Joanna Lin/California WatchTrinity River Lumber Co., the last remaining sawmill in Trinity County, struggles to maintain its log supply.
Proposed federal legislation would require increased timber sales in national forests to generate revenue for rural counties and schools – a plan that's at odds with other Congressional efforts to extend a decade-old program that compensates forest communities that have cut back logging.
Supporters of the bill – namely Republicans in the House Natural Resources Committee and groups representing counties and the timber industry – have applauded the proposal as a roadmap for better forest management and sustainable local revenue. The Federal Forests County Revenue, Schools and Jobs Act of 2012 passed the House Natural Resources Committee 26-17 earlier this month; it has not yet been scheduled for a full House vote.
Critics of the bill say it would weaken environmental protections and require unsustainable – and even unattainable – timber harvests.
Help us do more.
"Passage of this legislation would seriously jeopardize the clean water, recreation and other important environmental values of maybe not all the national forests, but most of the national forests," said Mike Anderson, senior resource analyst with The Wilderness Society. "It would hugely undermine most of the reforms of the past two decades."
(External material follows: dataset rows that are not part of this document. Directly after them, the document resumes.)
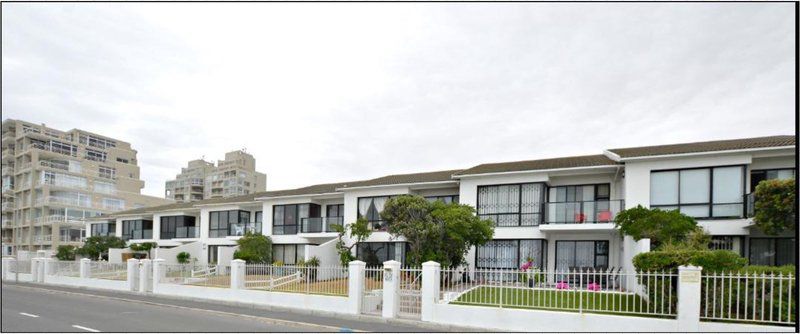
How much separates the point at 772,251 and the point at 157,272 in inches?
966

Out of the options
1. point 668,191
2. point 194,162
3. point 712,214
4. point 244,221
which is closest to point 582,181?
point 668,191

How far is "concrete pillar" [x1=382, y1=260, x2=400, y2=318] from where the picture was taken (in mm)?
15837

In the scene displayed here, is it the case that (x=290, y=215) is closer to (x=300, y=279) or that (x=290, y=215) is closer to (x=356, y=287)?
(x=300, y=279)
The bill, by U.S. Rep. Doc Hastings, R-Wash., comes as lawmakers in the Senate and House are working to extend the Secure Rural Schools and Community Self-Determination Act, a program that's paid rural counties for the loss of logging in tax-exempt federal forests. The program, which expired last year, has paid 38 California counties $678 million since 2001, with roads departments and schools receiving most of the funds.
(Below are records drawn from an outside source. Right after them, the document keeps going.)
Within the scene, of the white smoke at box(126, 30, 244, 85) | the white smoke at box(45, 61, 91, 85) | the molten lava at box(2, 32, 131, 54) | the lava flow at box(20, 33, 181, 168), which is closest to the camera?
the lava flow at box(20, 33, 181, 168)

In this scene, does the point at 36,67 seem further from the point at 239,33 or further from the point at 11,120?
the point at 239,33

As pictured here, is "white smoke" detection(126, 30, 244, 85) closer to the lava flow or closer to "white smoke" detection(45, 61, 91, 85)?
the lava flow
Hastings' bill would provide two-year transition payments and then replace the program with a trust for rural counties and schools. The trust would pay counties and schools 65 percent of annual revenue generated through federally approved forest projects. Those projects could include timber sales and permits for grazing, special land use and recreation.
"This will provide a stable revenue stream for counties and schools, create new jobs, strengthen rural economies, promote healthier forests, reduce the risk of wildfires and decrease our reliance on foreign counties for timber and paper goods," Hastings said in a statement [PDF].
An economic analysis [PDF] of the legislation, however, found that the proposal might not work because it sets annual revenue requirements for forests based on their average receipts from 1980 and 2000.
Timber sales would need to increase an average of 1,449 percent nationwide and 4,294 percent in California over 2010 levels to achieve the bill's revenue requirements, according to Mark Haggerty, research economist at Headwaters Economics in Bozeman, Mont.
The recession and housing bust have caused timber prices to tumble. If prices rise, the bill's revenue requirements could be met with less timber. But a fixed target doesn't account for how the economy has changed or could change in the future, Haggerty said.
"The House bill simply doesn't work in a volatile commodity market," he said. "It's bad politics – it's bad economics, really."
Paul Ehinger, a timber industry consultant and former lumber company executive, said more timber would not benefit counties right now.
"There'd just be a big pile of inventory in the mill yards because there's no market," he said. "I'd like to think there's a magic solution, but unfortunately, there isn't."